_Zu erledigen_
1) Schreib die Buchbesprechung von „[Rezension] Vermiss mein“ bis „hätte: sich selbst.“ noch einmal ab und benenne dabei „Sandy“ in „Sarah“ um.
2) Führe die Buchbesprechung zu „Vermiss mein nicht“ ab ihrem letzten Satz weiter.

_Vorgegebener Text_
■ ■ ■ ■

Mittwoch, 28. Oktober 2015

[Rezension] Vermiss mein nicht von Cecelia Ahern

Vermiss mein nicht
Titel: Vermiss mein nicht
Autor: Cecelia Ahern
Verlag: Fischer
Seitenzahl: 439 Seiten
Genre: Roman, Liebe
Reihe?: nein

Als Sandy Shortt zehn Jahre alt ist, verschwindet ein Mädchen aus ihrer Klasse. Seit dieser Zeit sucht sie leidenschaftlich nach allem, was vermisst wird: nach Socken, Schlüsseln und später auch nach Menschen. In ihrer Suchagentur macht sie Angehörigen Mut, denn sie gibt niemals auf. Doch als Sandy den Auftrag bekommt, den Bruder von Jack Ruttle wiederzufinden, verirrt sie sich im Wald und verschwindet selbst – an einen geheimnisvollen Ort, den alle nur „Hier“ nennen. Dort begegnet sie Menschen, die sie schon lange gesucht hat, und auch jemandem, den sie fast vergessen hätte: sich selbst.
Währenddessen macht sich Jack auf die Suche nach Sandy …
Quelle



Jenny-May Butler, die in der gleichen Straße wohnte wie ich, verschwand, als ich noch ein Kind war. Die Polizei strengte umfassende Ermittlungen an, die in eine endlose Suche nach dem kleinen Mädchen mündete.


Nachdem ich nun schon vorher zwei Bücher der Autorin gelesen hatte und beide nicht meinem Geschmack entsprachen, habe ich trotzdem Vermiss mein nicht begonnen und nicht bereut.
 
Das Cover ist so ähnlich aufgebaut wie Ich hab dich im Gefühl und trotzdem ist es sehr schön anzusehen. Die Farben gefallen mir gut und es macht einfach glücklich.
 
Direkt am Anfang lernen wir die Protagonistin Sandy Shortt, die alles andere als klein ist, sondern mehr eine sehr große Frau, kennen. Wir erfahren, dass in Sandys Jugendzeit ein Mädchen verschwunden ist und sie dadurch eine Neurose entwickelt hatte.

■ ■ ■ ■

_Material_
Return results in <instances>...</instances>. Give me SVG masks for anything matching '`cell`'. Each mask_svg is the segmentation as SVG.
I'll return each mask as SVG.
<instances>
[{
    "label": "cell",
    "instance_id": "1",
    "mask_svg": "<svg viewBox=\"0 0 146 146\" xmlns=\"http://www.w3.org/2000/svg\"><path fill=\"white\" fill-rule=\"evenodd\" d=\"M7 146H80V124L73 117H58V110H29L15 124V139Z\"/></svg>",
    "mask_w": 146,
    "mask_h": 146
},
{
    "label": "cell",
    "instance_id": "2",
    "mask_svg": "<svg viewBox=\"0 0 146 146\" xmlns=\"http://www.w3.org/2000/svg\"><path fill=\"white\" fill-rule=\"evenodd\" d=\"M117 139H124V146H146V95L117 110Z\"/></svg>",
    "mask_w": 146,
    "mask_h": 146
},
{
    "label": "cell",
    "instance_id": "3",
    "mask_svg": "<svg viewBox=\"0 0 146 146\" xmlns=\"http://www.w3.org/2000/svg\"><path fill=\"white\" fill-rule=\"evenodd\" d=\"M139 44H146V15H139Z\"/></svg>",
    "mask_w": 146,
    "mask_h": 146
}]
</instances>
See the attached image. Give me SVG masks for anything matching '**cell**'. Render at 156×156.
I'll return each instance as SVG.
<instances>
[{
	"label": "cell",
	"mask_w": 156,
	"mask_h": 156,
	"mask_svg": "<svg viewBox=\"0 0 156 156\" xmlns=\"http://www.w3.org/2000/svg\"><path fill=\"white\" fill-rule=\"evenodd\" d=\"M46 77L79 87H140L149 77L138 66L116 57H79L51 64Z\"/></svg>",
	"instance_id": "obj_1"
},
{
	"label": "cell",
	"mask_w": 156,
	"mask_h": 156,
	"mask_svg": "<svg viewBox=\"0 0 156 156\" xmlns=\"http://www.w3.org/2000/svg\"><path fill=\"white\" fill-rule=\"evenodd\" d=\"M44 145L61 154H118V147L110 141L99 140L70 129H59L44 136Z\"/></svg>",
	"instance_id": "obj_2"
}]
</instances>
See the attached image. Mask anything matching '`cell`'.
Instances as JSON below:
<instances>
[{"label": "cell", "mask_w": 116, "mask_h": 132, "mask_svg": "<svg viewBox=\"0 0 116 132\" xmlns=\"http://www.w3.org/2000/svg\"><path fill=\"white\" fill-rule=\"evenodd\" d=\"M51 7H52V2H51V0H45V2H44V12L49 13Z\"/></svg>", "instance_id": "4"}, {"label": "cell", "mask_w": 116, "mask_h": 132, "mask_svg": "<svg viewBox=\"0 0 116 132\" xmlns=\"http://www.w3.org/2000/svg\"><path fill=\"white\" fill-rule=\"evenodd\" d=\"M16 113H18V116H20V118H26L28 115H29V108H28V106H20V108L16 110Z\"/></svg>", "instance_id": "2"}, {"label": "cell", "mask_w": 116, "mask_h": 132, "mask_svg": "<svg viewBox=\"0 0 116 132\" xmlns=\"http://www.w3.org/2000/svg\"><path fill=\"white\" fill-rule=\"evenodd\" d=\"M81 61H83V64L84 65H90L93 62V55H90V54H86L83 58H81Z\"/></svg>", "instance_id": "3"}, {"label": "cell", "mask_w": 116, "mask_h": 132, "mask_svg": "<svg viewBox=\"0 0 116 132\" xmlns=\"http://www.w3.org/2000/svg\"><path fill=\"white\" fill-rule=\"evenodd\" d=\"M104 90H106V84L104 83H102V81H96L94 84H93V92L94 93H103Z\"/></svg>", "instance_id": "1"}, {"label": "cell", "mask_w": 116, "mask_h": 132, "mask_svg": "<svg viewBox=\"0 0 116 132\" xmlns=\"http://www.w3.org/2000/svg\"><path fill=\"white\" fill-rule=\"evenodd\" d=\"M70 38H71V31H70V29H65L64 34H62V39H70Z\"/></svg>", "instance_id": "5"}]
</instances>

■ ■ ■ ■

_Deine Antworten_
1)
[Rezension] Vermiss mein nicht von Cecelia Ahern

Vermiss mein nicht
Titel: Vermiss mein nicht
Autor: Cecelia Ahern
Verlag: Fischer
Seitenzahl: 439 Seiten
Genre: Roman, Liebe
Reihe?: nein

Als Sarah Shortt zehn Jahre alt ist, verschwindet ein Mädchen aus ihrer Klasse. Seit dieser Zeit sucht sie leidenschaftlich nach allem, was vermisst wird: nach Socken, Schlüsseln und später auch nach Menschen. In ihrer Suchagentur macht sie Angehörigen Mut, denn sie gibt niemals auf. Doch als Sarah den Auftrag bekommt, den Bruder von Jack Ruttle wiederzufinden, verirrt sie sich im Wald und verschwindet selbst – an einen geheimnisvollen Ort, den alle nur „Hier“ nennen. Dort begegnet sie Menschen, die sie schon lange gesucht hat, und auch jemandem, den sie fast vergessen hätte: sich selbst.

2)
Sandy fand ich sehr sympathisch, auch wenn ich doch gemerkt habe, dass sie wirklich große Probleme hat und etwas in ihrer Jugendzeit in ihr zerbrochen ist.
 
Die Thematik des Buches konnte mich einfach überzeugen. Die Autorin beschreibt die Geschichte eines Menschen, der nicht nur auf der Suche nach verschwunden Menschen und Dingen ist, sondern letztendlich auch auf der Suche nach sich selbst. Viele Menschen kennen das sicherlich: Wie soll man sich als Ganzes fühlen, wenn man das Gefühl hat, das einem etwas fehlt?
Neben dieser Thematik wird auch gleichzeitig das Thema Neurose angesprochen. Denn eigentlich ist Sandy neurotisch. Sie wird verrückt, wenn sie Dinge nicht wieder findet und versucht eine Antwort darauf zu finden, warum Dinge eigentlich verschwinden.
 
Die Geschichte hat mich zum Teil einfach zu Herzen gerührt, da sie mir sehr viel vermittelt hat.
Einzig und allein weshalb es nicht die volle Punktzahl gibt, ist, dass sich das Buch an manchen Stellen etwas gezogen hat.



Ein wundervolles Buch über die Frage des Warum, und der Suche nach dem eigenen Ich.